With persistence as its central feature, chasing may alternatively be conceptualized as a case of
compulsivity. Cognitive-behavioural research on compulsivity is relatively new compared to
models of impulsivity, but emphasizes the repetition of behaviour in a way that is insensitive to
negative consequences (30,31). Addiction experts identified seven neurocognitive constructs as
central to addictive disorders; compulsivity was the only ‘expert-initiated’ construct that was not
present within the NIH Research Domain Criteria (RDoC) (32). Yet its behavioural assessment
remains controversial. One framework separates four types of neurocognitive procedures:
contingency-based cognitive flexibility, attentional set-shifting, attentional bias, and habit
learning (30).The flexibility and set-shifting components here relate to the ‘shifting’ dimension
of executive functions (33).

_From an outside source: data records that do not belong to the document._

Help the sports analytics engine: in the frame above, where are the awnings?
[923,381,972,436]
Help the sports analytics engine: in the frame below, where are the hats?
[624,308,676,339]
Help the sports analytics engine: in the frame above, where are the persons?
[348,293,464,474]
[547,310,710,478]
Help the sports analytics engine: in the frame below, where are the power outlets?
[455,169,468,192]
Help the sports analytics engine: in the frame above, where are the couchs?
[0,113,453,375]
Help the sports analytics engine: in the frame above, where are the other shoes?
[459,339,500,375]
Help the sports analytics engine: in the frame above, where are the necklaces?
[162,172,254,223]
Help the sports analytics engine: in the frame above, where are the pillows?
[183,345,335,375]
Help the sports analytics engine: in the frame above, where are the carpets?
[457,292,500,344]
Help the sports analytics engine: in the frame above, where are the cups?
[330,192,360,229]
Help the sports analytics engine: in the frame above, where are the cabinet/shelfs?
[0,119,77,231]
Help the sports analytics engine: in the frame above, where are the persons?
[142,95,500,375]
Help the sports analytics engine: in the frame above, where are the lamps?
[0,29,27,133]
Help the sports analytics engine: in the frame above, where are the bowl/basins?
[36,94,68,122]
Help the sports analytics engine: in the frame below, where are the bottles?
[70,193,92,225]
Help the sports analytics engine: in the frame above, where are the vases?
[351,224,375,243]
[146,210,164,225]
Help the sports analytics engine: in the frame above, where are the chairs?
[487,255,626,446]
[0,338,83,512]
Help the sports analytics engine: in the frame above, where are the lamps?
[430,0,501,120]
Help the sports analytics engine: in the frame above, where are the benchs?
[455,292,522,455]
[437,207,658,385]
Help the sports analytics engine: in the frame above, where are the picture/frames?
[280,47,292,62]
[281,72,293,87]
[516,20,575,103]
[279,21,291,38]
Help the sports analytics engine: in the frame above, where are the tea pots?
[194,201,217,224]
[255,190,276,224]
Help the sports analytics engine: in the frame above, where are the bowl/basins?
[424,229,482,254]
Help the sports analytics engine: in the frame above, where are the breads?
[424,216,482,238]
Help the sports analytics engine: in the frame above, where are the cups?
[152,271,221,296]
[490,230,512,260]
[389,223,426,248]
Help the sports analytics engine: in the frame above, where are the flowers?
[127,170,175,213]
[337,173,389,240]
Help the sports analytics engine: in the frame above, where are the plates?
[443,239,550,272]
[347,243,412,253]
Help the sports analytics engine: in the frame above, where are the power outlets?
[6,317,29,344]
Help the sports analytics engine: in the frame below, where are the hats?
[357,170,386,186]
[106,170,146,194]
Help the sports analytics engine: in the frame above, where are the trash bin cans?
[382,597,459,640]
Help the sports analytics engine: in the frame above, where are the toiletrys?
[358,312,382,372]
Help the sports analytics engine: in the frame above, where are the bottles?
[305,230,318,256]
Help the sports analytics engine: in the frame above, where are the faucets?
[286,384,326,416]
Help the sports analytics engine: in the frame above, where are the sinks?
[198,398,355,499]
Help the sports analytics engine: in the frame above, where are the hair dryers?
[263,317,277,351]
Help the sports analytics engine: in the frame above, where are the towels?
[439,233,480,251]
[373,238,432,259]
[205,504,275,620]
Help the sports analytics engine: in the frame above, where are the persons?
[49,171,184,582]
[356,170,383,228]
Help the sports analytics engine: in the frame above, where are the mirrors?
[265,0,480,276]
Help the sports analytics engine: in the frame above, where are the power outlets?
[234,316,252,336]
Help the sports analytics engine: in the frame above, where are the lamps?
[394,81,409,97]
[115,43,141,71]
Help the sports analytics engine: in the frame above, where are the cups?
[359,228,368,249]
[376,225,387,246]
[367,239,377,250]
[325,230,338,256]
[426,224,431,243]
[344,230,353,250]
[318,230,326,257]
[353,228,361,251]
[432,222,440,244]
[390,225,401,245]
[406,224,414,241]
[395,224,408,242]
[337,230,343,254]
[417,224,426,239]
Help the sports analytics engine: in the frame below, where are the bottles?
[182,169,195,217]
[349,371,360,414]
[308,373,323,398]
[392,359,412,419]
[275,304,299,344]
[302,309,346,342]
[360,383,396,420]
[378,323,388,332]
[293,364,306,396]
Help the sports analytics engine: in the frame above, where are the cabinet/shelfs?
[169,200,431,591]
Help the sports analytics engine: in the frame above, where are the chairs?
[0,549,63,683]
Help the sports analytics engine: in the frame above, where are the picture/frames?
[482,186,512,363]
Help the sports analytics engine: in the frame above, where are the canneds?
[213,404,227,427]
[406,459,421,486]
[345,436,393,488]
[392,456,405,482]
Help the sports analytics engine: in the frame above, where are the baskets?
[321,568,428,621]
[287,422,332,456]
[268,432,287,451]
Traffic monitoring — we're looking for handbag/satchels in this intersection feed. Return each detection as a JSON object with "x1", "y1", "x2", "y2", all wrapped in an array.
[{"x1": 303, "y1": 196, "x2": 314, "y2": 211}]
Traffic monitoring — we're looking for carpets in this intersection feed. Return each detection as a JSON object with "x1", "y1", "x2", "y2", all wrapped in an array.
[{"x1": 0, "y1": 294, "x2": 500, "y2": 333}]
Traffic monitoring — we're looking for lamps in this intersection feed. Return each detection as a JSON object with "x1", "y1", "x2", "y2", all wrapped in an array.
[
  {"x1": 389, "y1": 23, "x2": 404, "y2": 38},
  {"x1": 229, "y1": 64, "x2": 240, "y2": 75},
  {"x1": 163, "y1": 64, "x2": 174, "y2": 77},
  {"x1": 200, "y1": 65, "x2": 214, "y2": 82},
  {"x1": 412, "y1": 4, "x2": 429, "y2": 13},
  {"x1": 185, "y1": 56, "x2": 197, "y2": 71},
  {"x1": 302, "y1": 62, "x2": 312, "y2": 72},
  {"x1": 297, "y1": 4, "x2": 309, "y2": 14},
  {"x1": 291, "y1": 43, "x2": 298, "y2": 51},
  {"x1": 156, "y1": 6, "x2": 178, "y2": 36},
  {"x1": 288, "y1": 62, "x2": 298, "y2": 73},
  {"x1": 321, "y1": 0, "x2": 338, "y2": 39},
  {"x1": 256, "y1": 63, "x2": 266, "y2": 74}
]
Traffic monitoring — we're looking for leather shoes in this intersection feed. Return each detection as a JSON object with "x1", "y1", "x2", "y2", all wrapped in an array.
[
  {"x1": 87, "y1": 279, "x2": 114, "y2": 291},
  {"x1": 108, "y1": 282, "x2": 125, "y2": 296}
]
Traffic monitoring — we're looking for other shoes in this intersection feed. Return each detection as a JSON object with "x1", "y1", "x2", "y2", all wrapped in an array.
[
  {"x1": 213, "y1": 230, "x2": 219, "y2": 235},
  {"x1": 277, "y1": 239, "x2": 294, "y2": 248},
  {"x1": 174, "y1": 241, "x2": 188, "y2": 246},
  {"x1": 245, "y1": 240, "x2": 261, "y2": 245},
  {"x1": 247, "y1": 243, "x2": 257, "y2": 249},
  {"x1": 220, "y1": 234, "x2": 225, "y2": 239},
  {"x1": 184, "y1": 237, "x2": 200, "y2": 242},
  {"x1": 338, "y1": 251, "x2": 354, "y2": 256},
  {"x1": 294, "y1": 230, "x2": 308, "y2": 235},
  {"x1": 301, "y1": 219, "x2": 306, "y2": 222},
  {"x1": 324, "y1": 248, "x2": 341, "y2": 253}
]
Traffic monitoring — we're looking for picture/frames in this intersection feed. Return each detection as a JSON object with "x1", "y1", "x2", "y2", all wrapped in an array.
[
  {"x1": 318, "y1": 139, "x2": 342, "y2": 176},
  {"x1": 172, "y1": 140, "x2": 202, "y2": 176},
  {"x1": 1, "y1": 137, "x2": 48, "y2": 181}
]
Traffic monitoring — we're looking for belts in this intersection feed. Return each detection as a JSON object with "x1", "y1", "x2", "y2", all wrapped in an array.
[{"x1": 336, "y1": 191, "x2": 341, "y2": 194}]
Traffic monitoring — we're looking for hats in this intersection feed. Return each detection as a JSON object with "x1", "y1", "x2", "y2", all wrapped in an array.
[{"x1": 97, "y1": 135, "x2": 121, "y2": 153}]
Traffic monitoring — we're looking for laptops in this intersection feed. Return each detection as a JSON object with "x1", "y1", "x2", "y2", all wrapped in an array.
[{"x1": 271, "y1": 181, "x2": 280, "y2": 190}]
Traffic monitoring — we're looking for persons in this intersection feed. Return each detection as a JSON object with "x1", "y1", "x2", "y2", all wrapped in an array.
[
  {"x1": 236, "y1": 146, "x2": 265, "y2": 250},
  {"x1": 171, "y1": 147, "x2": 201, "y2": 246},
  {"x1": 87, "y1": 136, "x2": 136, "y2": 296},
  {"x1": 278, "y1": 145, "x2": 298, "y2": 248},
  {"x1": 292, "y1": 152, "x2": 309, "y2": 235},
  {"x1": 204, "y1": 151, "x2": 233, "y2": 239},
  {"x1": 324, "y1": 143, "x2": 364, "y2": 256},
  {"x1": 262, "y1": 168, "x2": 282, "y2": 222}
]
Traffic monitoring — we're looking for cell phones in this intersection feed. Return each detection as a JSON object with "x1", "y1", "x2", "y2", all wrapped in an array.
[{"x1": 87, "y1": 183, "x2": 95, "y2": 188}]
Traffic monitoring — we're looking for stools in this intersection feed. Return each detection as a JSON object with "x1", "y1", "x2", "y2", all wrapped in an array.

A systematic review and meta-analysis of these domains in gambling
disorder identified deficits in the first three domains, but no studies were identified that tested
validated probes of habit learning (34). Habit formation has a central role in the Pathways Model
of disordered gambling (11), and is perhaps especially relevant to continuous forms of gambling
such as modern slot machines. At the same time, recent work highlights the inadequacies of
current behavioural assays of habit in human subjects (35) and lack of expected group
differences in treatment-seeking drug user(36).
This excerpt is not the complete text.